Rewrite the lines from the line with "What is the actual" to the line with "3. the terracotta roof at (493,510)", putting "viewer" wherever "camera" appears and leaving everything else unchanged.

— BEGIN Records provided —

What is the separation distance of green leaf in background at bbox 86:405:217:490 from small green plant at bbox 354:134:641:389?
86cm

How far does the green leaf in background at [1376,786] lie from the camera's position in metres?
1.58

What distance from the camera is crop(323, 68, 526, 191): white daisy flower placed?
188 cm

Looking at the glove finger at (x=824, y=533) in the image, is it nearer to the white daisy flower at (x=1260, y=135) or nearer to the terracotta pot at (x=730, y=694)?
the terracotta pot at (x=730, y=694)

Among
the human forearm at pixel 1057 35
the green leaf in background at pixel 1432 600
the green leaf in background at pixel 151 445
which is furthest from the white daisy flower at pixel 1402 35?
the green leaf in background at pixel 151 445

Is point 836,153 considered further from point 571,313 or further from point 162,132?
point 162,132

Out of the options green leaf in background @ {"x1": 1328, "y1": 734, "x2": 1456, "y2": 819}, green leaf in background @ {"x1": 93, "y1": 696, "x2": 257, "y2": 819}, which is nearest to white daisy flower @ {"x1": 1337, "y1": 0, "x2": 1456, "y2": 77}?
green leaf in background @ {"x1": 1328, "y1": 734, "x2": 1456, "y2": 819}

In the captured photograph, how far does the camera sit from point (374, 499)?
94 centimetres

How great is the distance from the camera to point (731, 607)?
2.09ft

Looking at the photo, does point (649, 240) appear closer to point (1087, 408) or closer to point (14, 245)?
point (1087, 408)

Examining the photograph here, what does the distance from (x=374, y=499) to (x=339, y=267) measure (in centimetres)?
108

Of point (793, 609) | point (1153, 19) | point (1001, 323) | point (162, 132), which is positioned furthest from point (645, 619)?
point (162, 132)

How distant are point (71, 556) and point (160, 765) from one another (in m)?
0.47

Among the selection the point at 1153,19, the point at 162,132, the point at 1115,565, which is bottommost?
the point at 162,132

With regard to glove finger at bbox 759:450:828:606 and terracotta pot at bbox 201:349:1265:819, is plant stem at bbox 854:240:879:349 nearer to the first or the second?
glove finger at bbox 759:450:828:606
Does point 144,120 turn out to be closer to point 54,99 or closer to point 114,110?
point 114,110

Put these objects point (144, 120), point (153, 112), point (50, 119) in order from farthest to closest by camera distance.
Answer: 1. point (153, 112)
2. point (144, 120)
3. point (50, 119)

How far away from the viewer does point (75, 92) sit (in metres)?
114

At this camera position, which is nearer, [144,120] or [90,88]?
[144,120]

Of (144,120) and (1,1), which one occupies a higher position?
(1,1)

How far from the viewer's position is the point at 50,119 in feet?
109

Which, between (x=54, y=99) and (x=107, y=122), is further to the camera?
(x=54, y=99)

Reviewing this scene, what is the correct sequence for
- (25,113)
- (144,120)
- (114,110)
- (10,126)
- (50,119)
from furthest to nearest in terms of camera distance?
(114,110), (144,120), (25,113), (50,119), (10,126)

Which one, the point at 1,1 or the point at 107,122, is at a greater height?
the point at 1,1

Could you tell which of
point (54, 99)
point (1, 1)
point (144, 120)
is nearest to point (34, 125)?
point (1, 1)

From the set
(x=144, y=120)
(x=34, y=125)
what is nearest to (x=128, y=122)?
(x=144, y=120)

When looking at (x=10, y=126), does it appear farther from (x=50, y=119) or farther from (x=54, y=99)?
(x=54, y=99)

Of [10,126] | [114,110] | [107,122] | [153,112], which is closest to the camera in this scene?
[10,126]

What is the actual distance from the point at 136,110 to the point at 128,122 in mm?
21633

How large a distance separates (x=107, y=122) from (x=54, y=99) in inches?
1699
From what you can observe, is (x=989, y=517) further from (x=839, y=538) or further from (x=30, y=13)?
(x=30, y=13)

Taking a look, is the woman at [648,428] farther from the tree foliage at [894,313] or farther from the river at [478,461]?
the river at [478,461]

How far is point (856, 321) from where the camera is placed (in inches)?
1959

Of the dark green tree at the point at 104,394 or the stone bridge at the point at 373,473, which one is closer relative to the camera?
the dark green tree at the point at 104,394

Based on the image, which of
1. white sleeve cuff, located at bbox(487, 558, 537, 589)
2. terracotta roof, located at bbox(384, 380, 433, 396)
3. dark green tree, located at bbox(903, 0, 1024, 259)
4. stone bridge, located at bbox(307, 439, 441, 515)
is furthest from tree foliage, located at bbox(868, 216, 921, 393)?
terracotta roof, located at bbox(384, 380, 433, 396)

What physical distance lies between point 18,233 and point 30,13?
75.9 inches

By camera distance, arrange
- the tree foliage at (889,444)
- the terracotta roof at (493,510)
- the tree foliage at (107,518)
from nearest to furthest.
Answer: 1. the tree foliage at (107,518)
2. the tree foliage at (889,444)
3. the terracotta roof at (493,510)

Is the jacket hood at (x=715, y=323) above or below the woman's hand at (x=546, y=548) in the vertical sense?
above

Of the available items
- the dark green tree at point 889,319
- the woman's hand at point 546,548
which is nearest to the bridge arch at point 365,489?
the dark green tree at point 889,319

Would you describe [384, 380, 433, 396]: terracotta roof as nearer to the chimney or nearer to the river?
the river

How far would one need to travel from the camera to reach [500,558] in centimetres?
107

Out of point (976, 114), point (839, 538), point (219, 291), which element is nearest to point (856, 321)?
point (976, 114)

— END Records provided —

## Response for this exercise
What is the actual distance from the point at 136,110 to the point at 128,122 in mm?
21633

How large a distance separates (x=107, y=122) from (x=54, y=99) in inches?
1699
From what you can observe, is (x=989, y=517) further from (x=839, y=538) or further from (x=30, y=13)?
(x=30, y=13)

Taking a look, is the woman at [648,428] farther from the tree foliage at [894,313] or farther from the river at [478,461]?
the river at [478,461]

How far is point (856, 321) from where the viewer is placed (in inches)?
1959

Of the dark green tree at the point at 104,394 or the stone bridge at the point at 373,473, which one is closer relative to the viewer?
the dark green tree at the point at 104,394

Based on the image, which of
1. white sleeve cuff, located at bbox(487, 558, 537, 589)
2. terracotta roof, located at bbox(384, 380, 433, 396)
3. dark green tree, located at bbox(903, 0, 1024, 259)
4. stone bridge, located at bbox(307, 439, 441, 515)
is furthest from tree foliage, located at bbox(868, 216, 921, 393)?
terracotta roof, located at bbox(384, 380, 433, 396)

What physical distance lies between point 18,233 and point 30,13?
75.9 inches

By viewer distance, arrange
- the tree foliage at (889,444)
- the terracotta roof at (493,510)
- the tree foliage at (107,518)
from nearest to furthest.
Answer: 1. the tree foliage at (107,518)
2. the tree foliage at (889,444)
3. the terracotta roof at (493,510)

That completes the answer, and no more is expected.